All the poems in Trouble in Mind depend on the reader’s active imagination; in fact, they read as instructions for it. It is no accident that we find titles like “Basic Poem in a Basic Tongue,” “Brochure on Eden,” “Fragment on Dissembling,” and “Pamphlet on Ravening”: “authorial instructions,” as Elaine Scarry suggests inDreaming by the Book, “[get] us to imagine vividly. . . . pictures in the book seem simply ‘to arrive’ in our minds the way sensations do, even though we have of course constructed them (at someone else’s suggestion).” Brock-Broido’s “Leaflet on Wooing” asks us immediately to start with an almost Dickinsonian mental gymnastic: “Wanting is reposed and plump / As the hands of a Romanov child // Folded in the doeskin sashes of her lap, / Paused before the little war begins.” The little war, not the revolutionary war. The little war that “wanting” awaits. “This one will be guttural, this war.” And how does the imagination manage this poetic arrangement? Back to Scarry: “Images Stretch More Easily Once They Are Made Handleable,” asserts one of her subsection titles:

Quite apart from the compositional instructions that great writers give us, we can, simply by carrying out certain mental experiments, observe the way a heightened attention either to the material of an image or to a suppositional intrusion of the hand makes the image move more easily.

In the above quote from “Leaflet,” Brock-Broido utilizes both material and hands, and sure enough, upon close examination of the book, we find the text teeming with material and hands—especially material, as seen here in the first stanza of “Morgue Near Heaven”:

If I imagine him healthy in his distressed                                  Leather coat on 
                                     someone’s Sears plaid 
Couch some years ago, then I will know 
                                 All the nouns for shame
                                      he knows.
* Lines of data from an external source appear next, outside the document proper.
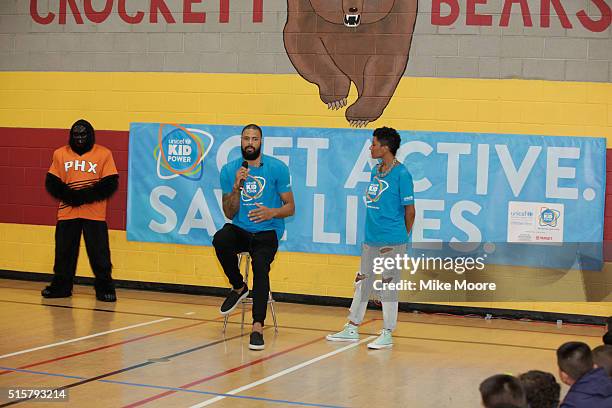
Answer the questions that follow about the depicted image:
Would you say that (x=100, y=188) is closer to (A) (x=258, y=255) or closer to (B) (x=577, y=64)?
(A) (x=258, y=255)

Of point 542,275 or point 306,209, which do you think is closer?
point 542,275

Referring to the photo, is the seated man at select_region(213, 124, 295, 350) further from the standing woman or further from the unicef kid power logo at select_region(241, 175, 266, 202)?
the standing woman

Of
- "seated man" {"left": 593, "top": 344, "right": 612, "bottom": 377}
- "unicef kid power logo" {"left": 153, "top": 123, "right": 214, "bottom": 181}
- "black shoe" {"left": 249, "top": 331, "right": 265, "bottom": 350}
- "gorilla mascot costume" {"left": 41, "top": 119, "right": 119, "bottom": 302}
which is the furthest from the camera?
"unicef kid power logo" {"left": 153, "top": 123, "right": 214, "bottom": 181}

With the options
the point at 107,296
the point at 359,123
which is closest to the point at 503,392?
the point at 359,123

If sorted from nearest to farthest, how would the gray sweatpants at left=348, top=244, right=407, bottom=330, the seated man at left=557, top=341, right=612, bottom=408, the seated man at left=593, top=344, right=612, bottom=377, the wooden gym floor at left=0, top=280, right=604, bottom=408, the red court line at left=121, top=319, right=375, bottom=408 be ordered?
the seated man at left=557, top=341, right=612, bottom=408
the seated man at left=593, top=344, right=612, bottom=377
the red court line at left=121, top=319, right=375, bottom=408
the wooden gym floor at left=0, top=280, right=604, bottom=408
the gray sweatpants at left=348, top=244, right=407, bottom=330

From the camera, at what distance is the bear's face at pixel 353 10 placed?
30.7 feet

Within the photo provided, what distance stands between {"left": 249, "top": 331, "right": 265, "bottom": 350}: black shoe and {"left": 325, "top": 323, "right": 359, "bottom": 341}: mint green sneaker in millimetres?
743

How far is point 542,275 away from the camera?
8.96m

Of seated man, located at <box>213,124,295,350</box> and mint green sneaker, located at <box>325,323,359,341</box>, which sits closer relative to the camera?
seated man, located at <box>213,124,295,350</box>

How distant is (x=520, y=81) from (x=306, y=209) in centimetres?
255

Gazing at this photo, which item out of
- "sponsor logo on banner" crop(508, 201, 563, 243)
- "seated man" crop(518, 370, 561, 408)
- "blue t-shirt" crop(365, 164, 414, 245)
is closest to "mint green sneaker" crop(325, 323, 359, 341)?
"blue t-shirt" crop(365, 164, 414, 245)

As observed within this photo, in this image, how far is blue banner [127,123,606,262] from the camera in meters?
8.91

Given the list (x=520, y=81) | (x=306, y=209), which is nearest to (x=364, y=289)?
(x=306, y=209)

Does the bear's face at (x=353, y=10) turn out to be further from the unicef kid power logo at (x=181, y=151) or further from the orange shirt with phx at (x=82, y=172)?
the orange shirt with phx at (x=82, y=172)
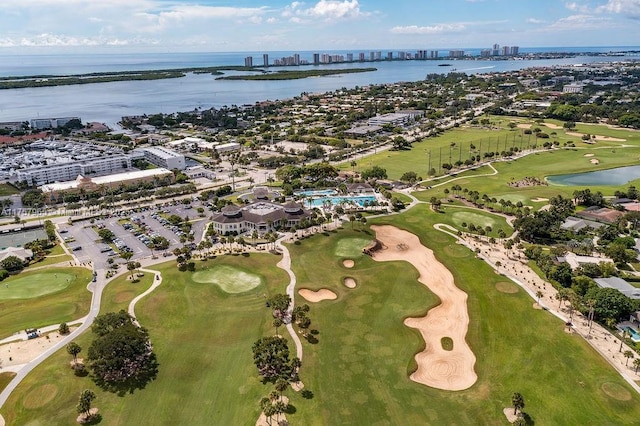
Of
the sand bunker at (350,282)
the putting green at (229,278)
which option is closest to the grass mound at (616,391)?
the sand bunker at (350,282)

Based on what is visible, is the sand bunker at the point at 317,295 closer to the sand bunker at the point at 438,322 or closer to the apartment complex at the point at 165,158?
the sand bunker at the point at 438,322

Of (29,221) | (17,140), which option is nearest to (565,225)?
(29,221)

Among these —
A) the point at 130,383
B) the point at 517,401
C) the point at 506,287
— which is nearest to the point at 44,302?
the point at 130,383

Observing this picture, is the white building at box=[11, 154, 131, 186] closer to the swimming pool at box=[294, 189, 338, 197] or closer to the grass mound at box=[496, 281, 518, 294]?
the swimming pool at box=[294, 189, 338, 197]

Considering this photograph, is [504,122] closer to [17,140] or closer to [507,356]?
[507,356]

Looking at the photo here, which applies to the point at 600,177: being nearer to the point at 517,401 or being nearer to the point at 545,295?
the point at 545,295

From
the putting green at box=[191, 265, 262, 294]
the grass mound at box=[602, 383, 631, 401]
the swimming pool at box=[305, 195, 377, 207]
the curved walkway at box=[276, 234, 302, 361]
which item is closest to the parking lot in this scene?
the putting green at box=[191, 265, 262, 294]
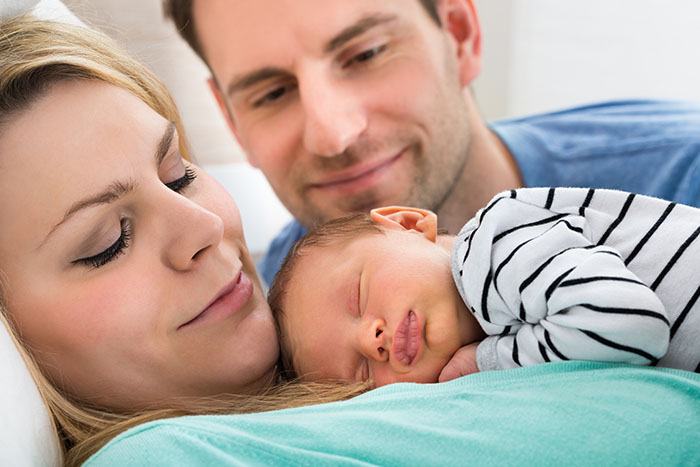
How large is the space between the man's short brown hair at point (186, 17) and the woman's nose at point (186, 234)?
95 centimetres

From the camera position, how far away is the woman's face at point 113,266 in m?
0.97

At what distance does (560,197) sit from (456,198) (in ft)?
3.02

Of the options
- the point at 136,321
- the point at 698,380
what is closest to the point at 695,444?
the point at 698,380

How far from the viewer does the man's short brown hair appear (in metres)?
1.81

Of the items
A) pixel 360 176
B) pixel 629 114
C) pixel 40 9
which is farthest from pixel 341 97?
pixel 629 114

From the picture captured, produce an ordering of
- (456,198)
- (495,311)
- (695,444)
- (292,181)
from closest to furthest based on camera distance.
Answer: (695,444), (495,311), (292,181), (456,198)

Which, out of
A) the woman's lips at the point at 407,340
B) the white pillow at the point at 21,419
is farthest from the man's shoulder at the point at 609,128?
the white pillow at the point at 21,419

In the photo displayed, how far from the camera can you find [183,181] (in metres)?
1.16

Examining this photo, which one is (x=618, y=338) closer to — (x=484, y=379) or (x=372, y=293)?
(x=484, y=379)

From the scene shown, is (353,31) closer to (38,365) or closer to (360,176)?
(360,176)

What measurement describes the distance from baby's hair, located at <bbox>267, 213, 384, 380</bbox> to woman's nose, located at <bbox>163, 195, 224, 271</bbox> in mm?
137

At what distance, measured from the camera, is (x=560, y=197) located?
3.30 ft

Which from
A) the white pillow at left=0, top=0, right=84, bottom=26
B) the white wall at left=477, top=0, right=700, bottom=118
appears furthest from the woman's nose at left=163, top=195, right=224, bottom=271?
the white wall at left=477, top=0, right=700, bottom=118

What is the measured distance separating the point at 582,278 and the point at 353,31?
0.91 m
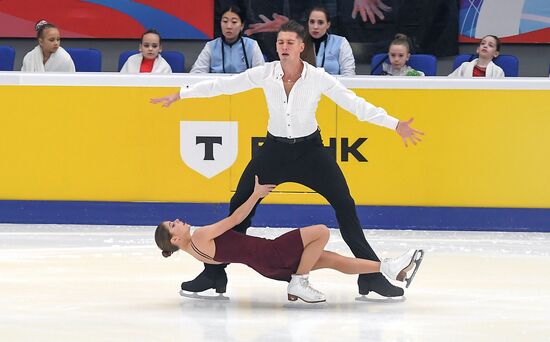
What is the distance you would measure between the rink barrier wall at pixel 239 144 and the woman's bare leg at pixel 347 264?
2.95 meters

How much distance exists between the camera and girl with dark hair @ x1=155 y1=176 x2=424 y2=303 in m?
6.30

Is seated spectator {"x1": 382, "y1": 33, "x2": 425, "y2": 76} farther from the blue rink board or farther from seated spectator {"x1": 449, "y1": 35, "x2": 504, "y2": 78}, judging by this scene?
the blue rink board

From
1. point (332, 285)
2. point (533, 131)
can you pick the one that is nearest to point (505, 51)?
point (533, 131)

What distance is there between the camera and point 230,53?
33.6 feet

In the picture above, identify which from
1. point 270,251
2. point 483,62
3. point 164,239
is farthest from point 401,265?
point 483,62

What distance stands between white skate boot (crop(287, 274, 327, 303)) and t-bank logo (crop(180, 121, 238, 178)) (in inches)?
120

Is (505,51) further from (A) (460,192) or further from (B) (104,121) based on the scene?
(B) (104,121)

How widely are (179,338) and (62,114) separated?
4301 millimetres

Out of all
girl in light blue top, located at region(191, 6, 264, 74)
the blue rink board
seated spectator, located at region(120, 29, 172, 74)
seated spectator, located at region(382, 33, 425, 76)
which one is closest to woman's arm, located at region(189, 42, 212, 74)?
girl in light blue top, located at region(191, 6, 264, 74)

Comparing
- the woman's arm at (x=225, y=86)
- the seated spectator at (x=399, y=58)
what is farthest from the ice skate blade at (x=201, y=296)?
the seated spectator at (x=399, y=58)

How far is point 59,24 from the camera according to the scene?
12.5 metres

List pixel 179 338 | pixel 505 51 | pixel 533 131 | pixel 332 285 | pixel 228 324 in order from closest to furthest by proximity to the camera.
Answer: pixel 179 338, pixel 228 324, pixel 332 285, pixel 533 131, pixel 505 51

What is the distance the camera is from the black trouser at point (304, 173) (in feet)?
21.3

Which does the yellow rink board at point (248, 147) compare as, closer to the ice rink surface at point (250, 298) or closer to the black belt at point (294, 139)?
the ice rink surface at point (250, 298)
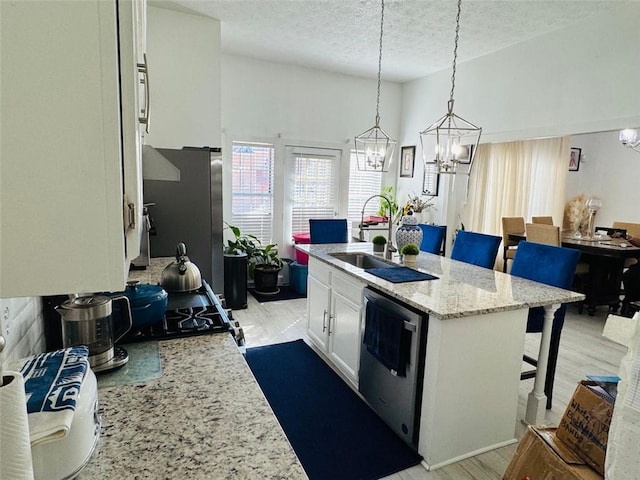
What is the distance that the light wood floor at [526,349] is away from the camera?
2039mm

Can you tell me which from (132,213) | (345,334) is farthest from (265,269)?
(132,213)

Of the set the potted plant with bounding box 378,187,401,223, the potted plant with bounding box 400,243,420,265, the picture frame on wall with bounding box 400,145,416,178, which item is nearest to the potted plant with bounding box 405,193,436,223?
the potted plant with bounding box 378,187,401,223

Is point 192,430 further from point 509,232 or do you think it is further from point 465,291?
point 509,232

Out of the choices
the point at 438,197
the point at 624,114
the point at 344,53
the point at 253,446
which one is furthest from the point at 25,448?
the point at 438,197

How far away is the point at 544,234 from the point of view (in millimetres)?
4836

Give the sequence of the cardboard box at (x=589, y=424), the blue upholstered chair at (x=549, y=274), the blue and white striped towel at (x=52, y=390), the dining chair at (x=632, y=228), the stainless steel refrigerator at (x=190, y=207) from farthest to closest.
→ the dining chair at (x=632, y=228) < the stainless steel refrigerator at (x=190, y=207) < the blue upholstered chair at (x=549, y=274) < the cardboard box at (x=589, y=424) < the blue and white striped towel at (x=52, y=390)

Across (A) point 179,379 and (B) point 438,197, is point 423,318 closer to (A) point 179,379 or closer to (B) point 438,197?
(A) point 179,379

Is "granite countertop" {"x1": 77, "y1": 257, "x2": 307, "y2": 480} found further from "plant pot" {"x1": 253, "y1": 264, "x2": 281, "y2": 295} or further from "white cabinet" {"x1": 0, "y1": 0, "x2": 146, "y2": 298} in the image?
"plant pot" {"x1": 253, "y1": 264, "x2": 281, "y2": 295}

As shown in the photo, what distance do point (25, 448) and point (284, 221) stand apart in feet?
16.8

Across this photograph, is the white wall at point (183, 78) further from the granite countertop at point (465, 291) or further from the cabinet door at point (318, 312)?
the granite countertop at point (465, 291)

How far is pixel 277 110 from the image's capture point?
5.40 meters

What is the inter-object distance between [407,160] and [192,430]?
19.0 feet

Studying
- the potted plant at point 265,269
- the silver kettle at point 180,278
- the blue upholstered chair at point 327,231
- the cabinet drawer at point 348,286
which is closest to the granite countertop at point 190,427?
the silver kettle at point 180,278

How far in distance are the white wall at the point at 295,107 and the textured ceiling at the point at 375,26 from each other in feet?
0.97
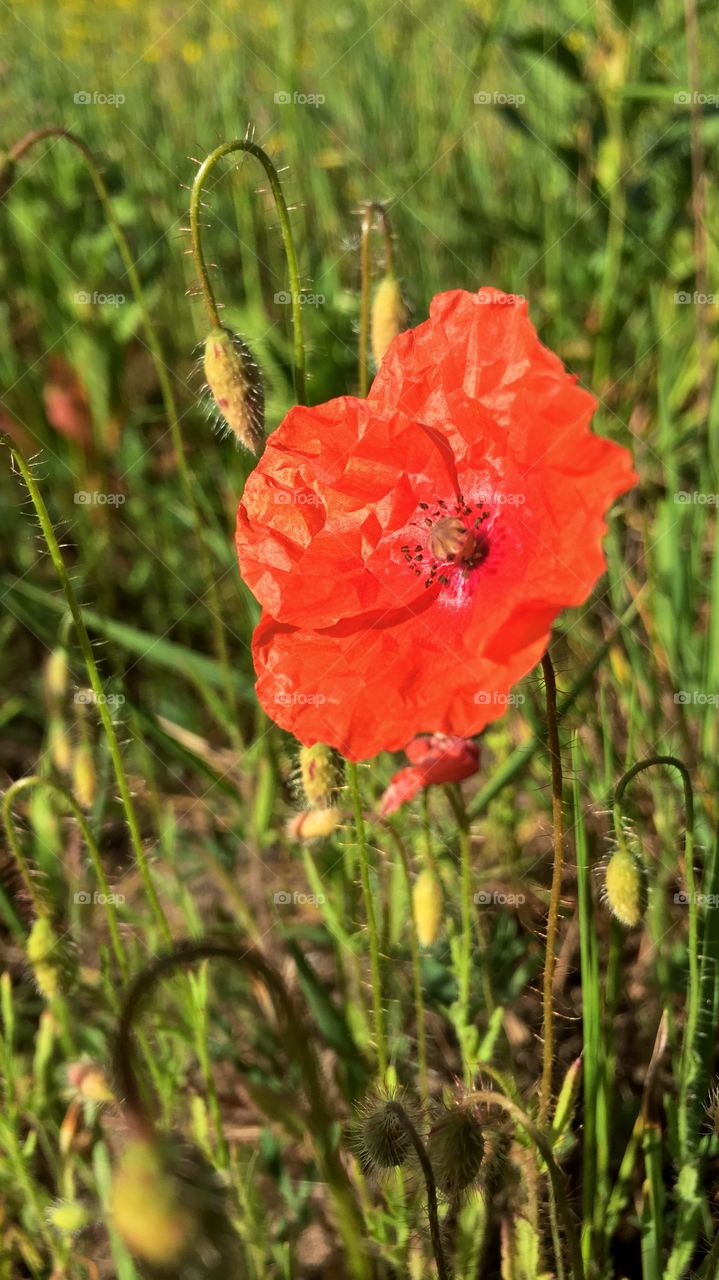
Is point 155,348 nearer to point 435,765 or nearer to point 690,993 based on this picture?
point 435,765

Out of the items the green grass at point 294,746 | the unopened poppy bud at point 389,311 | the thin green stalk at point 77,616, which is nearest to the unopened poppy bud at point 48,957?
the green grass at point 294,746

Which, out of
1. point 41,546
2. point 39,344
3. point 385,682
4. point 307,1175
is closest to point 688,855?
point 385,682

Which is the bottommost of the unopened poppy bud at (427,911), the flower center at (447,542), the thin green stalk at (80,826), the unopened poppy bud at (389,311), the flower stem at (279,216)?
the unopened poppy bud at (427,911)

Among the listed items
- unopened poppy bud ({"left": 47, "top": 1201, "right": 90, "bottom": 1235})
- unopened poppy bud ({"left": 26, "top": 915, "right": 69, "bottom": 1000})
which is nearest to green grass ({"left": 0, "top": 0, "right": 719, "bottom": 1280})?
unopened poppy bud ({"left": 26, "top": 915, "right": 69, "bottom": 1000})

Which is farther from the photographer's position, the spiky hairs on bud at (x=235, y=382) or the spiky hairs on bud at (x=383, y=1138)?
the spiky hairs on bud at (x=235, y=382)

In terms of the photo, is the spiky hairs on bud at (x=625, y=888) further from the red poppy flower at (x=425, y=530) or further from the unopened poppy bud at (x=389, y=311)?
the unopened poppy bud at (x=389, y=311)

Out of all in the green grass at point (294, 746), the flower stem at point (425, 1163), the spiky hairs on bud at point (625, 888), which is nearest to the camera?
the flower stem at point (425, 1163)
In the penultimate stanza, the speaker posits: “If I keep his small triangle of a letter in his own / Hand close to mine, then” we get the two hands in an eerie communication. Although Scarry’s “hands” are more intrusive than these two, what writer isn’t deeply psychically aware of the power of the hand? The hand is what delivers the imagination to the page in the first place. What is the obsession with material—can it really be a device? In Alice Fulton’sFelt, for example, it was very natural, expected even, for the poems to contain reveries on fabric. Perhaps the answer lurks here, in Brock-Broido’s marvelously woven “The Insignificants” (which refers imagistically back to “Death as a German Expert”):

Tell me the story now in such 
                          A way that I can hear it and still 

Catch my breath. Rage is an aneurysm of 
    the old animal 
Brain, the reptilian gorge where nothing 
    counts

But the body’s urge & its boudoir 
                          Of sulk and felt and shame.

The poem has “a gauzy / Metal mask,” and “the floating poplin // Smocks of dusky, spoony girls,” and yes, because of these material descriptions, the imagination has shape and feel to stretch with, which is exactly what the imagination needs, being such an abstract engine. Maybe, then, this material relationship is as old as the oldest past, when the Spirit of God moved upon the face of the waters to give His own face shape and feel, or when Satan slipped into the serpent’s skin, to make evil slithery, and maybe it is as new as the future, when the woman clothed with the sun, the moon under her feet, will appear to us in heaven. Whatever the case, Brock-Broido taps into this sensational image “stretching” and, like a master masseuse, leaves our cramped imaginations divinely readjusted.